◆ TASK DIRECTIONS ◆
Find every line below that contains the word "paper" and copy each of those lines.

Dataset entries

:::::

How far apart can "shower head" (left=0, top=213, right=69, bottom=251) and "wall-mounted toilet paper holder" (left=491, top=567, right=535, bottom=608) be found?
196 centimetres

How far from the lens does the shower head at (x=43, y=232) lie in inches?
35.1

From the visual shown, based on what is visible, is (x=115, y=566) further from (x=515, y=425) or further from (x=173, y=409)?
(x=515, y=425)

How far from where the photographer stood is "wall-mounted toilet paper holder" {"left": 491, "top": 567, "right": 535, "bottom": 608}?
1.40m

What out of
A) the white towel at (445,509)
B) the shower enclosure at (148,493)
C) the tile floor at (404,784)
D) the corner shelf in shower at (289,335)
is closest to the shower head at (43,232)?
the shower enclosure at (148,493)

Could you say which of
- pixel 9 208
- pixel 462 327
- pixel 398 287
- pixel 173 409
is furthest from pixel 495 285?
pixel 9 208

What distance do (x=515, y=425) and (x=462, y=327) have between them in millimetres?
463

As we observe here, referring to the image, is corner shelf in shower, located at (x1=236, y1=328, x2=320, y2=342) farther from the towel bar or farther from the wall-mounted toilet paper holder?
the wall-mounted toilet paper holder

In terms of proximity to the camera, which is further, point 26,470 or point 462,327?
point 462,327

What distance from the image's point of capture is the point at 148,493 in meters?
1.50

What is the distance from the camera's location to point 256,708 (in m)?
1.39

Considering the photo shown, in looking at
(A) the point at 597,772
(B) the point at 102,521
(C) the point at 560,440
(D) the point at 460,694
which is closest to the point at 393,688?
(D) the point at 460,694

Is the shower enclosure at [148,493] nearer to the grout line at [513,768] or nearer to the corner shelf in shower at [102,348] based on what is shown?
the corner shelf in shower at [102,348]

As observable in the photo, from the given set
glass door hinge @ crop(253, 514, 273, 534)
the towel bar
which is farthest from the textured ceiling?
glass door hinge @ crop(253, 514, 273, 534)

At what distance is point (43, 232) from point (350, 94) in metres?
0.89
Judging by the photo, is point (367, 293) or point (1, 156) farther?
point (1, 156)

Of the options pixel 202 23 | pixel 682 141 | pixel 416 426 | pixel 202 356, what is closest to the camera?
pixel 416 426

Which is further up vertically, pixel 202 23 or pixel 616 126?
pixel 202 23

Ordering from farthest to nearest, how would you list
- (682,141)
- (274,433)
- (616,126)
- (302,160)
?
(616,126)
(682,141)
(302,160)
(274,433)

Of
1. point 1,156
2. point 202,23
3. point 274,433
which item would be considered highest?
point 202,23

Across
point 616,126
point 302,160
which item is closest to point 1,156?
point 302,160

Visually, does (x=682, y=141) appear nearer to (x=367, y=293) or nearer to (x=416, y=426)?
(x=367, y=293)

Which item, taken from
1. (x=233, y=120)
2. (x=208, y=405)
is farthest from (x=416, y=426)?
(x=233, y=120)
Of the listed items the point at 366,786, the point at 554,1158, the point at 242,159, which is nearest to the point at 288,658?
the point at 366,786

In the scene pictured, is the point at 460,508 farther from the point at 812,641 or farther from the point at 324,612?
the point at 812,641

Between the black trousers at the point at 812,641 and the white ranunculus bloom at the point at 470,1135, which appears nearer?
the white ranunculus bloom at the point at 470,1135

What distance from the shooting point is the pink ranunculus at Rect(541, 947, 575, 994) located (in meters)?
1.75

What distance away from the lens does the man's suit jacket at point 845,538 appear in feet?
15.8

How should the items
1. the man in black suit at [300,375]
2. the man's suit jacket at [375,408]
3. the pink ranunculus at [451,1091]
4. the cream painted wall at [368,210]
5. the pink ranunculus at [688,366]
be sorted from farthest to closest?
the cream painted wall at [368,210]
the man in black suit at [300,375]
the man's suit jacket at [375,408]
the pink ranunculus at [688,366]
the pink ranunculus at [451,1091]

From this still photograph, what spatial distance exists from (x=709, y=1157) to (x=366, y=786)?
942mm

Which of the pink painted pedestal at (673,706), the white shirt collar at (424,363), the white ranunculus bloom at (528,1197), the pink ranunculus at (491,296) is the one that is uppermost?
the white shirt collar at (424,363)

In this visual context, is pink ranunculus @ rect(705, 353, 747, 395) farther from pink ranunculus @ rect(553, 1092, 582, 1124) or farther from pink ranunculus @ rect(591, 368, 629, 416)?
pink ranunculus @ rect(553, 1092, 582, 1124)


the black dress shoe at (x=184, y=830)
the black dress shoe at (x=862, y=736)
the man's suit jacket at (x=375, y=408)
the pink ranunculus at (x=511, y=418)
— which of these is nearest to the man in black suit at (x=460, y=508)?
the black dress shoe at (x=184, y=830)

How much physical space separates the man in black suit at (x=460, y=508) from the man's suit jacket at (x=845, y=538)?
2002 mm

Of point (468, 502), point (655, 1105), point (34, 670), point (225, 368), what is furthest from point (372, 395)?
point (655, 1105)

:::::

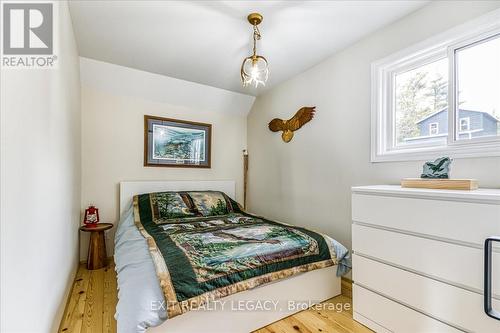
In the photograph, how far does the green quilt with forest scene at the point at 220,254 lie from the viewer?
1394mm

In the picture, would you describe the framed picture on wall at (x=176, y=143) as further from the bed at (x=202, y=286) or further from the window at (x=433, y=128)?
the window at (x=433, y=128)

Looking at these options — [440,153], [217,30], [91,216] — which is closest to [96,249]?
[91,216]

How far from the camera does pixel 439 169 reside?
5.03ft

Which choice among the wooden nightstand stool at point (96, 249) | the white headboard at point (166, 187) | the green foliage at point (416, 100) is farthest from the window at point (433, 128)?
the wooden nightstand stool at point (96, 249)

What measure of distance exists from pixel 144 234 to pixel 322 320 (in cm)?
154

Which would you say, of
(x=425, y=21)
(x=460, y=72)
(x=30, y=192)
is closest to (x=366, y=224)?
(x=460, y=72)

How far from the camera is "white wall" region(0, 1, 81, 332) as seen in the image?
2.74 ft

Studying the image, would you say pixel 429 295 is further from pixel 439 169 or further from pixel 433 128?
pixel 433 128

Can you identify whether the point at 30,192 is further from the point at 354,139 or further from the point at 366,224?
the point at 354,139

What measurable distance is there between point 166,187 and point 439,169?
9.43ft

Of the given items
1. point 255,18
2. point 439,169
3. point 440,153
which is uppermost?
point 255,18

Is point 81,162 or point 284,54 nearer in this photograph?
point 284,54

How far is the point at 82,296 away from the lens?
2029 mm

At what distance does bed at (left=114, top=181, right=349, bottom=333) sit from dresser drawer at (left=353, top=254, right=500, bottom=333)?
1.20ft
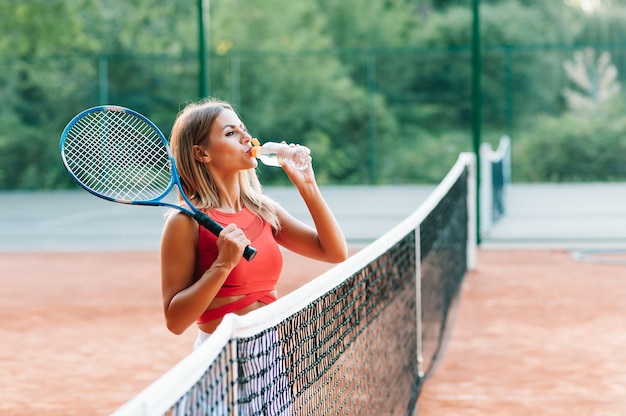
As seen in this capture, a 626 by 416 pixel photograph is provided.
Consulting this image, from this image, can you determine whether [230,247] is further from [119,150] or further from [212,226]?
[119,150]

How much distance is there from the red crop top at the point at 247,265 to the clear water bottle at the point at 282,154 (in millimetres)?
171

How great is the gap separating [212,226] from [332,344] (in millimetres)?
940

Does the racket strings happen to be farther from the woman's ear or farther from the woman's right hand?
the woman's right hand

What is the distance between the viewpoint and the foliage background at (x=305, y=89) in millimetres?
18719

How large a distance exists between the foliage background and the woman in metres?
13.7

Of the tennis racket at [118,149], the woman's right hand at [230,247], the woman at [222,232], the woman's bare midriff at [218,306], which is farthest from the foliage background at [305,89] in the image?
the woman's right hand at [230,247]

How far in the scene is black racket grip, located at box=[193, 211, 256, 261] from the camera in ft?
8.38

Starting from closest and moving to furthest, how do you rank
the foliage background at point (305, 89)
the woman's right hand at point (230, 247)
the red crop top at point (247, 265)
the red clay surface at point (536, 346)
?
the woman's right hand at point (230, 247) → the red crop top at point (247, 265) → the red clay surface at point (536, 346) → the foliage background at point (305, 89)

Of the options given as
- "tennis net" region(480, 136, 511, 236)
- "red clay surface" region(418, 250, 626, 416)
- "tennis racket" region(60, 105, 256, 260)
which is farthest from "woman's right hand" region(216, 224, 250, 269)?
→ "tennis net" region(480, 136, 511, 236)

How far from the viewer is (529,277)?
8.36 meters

:::::

◆ SOLUTION FOR THIS EXERCISE ◆
How far apart can "shower head" (left=0, top=213, right=69, bottom=251) and "wall-mounted toilet paper holder" (left=491, top=567, right=535, bottom=608) be found?
How far from where the photographer stood is "wall-mounted toilet paper holder" {"left": 491, "top": 567, "right": 535, "bottom": 608}?
As we observe here, referring to the image, is corner shelf in shower, located at (x1=236, y1=328, x2=320, y2=342) farther from the towel bar or farther from the wall-mounted toilet paper holder?
the wall-mounted toilet paper holder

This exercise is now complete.